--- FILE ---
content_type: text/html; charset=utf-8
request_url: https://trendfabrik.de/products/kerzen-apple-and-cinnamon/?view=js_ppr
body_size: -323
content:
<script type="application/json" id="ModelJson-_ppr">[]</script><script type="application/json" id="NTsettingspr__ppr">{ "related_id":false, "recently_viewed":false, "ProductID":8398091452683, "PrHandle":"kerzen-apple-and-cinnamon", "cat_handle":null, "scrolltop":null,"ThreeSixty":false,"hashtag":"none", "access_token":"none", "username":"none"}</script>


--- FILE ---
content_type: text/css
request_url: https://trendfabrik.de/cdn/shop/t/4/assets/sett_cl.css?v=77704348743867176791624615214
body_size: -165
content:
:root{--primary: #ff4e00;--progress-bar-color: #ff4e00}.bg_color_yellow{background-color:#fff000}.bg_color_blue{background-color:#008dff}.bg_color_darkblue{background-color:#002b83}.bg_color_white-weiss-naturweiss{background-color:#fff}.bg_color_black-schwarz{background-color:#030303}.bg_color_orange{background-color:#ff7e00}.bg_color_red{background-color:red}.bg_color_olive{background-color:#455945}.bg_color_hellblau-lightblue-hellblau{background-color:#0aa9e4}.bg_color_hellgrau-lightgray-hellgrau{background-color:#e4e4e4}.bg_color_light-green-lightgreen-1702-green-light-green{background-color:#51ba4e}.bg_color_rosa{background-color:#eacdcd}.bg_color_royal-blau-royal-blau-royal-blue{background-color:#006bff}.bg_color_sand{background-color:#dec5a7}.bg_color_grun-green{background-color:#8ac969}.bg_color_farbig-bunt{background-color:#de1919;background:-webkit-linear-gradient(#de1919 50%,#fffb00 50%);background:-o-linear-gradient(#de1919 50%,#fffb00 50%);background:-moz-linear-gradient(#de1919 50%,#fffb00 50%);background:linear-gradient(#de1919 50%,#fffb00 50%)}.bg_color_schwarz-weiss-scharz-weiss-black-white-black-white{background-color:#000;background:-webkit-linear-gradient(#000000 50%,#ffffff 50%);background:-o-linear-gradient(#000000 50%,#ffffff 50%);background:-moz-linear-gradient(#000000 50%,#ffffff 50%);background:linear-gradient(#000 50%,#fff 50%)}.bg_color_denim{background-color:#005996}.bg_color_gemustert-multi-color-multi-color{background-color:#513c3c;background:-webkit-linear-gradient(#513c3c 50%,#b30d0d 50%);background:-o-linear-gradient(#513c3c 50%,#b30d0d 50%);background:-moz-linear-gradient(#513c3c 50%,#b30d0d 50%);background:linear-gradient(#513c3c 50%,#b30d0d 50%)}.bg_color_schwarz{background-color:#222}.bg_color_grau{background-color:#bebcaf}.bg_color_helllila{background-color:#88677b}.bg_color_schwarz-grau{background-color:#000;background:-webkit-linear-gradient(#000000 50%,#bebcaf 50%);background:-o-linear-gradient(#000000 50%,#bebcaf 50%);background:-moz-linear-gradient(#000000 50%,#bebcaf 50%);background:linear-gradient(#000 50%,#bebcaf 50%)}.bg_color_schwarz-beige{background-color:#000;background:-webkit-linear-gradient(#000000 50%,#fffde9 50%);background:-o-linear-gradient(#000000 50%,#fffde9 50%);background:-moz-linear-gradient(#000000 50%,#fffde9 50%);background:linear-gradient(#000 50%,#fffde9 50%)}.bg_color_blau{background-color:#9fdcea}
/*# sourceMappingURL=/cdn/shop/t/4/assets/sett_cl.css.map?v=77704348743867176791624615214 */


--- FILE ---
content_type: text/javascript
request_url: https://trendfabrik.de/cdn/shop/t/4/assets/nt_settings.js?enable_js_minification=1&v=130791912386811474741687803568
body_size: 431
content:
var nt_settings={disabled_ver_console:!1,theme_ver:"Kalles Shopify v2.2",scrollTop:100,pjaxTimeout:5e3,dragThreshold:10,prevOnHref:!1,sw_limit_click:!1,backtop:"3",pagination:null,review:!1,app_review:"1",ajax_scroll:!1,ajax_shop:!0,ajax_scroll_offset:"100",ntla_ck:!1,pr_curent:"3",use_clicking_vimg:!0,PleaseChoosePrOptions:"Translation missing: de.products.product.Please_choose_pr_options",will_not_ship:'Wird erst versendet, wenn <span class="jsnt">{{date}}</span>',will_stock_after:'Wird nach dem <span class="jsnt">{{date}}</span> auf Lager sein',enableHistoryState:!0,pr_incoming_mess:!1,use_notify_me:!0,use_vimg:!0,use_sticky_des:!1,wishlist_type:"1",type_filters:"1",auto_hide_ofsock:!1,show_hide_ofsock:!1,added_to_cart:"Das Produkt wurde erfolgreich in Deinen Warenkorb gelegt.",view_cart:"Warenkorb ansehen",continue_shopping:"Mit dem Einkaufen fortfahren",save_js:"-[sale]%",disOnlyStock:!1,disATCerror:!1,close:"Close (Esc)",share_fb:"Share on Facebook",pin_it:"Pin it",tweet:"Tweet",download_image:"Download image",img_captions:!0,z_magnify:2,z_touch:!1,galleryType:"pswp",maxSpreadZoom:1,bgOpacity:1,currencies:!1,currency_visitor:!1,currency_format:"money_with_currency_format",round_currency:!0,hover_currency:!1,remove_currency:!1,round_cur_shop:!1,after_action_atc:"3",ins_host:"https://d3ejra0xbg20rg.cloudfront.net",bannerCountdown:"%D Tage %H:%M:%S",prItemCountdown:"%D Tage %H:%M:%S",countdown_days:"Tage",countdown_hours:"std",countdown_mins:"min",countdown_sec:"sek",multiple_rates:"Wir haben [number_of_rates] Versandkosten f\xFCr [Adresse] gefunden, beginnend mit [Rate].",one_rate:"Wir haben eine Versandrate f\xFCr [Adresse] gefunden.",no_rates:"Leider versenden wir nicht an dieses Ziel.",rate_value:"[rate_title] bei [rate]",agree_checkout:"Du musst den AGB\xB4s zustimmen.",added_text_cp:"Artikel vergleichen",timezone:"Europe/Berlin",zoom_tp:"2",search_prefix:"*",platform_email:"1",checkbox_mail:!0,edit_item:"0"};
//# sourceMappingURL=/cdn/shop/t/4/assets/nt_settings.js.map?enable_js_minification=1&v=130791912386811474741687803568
————————
▸ **What is expected**
Locate the lines above that contain "sourceMappingURL" and copy them.

▸ **Result for this exercise**
/*# sourceMappingURL=/cdn/shop/t/4/assets/sett_cl.css.map?v=77704348743867176791624615214 */
//# sourceMappingURL=/cdn/shop/t/4/assets/nt_settings.js.map?enable_js_minification=1&v=130791912386811474741687803568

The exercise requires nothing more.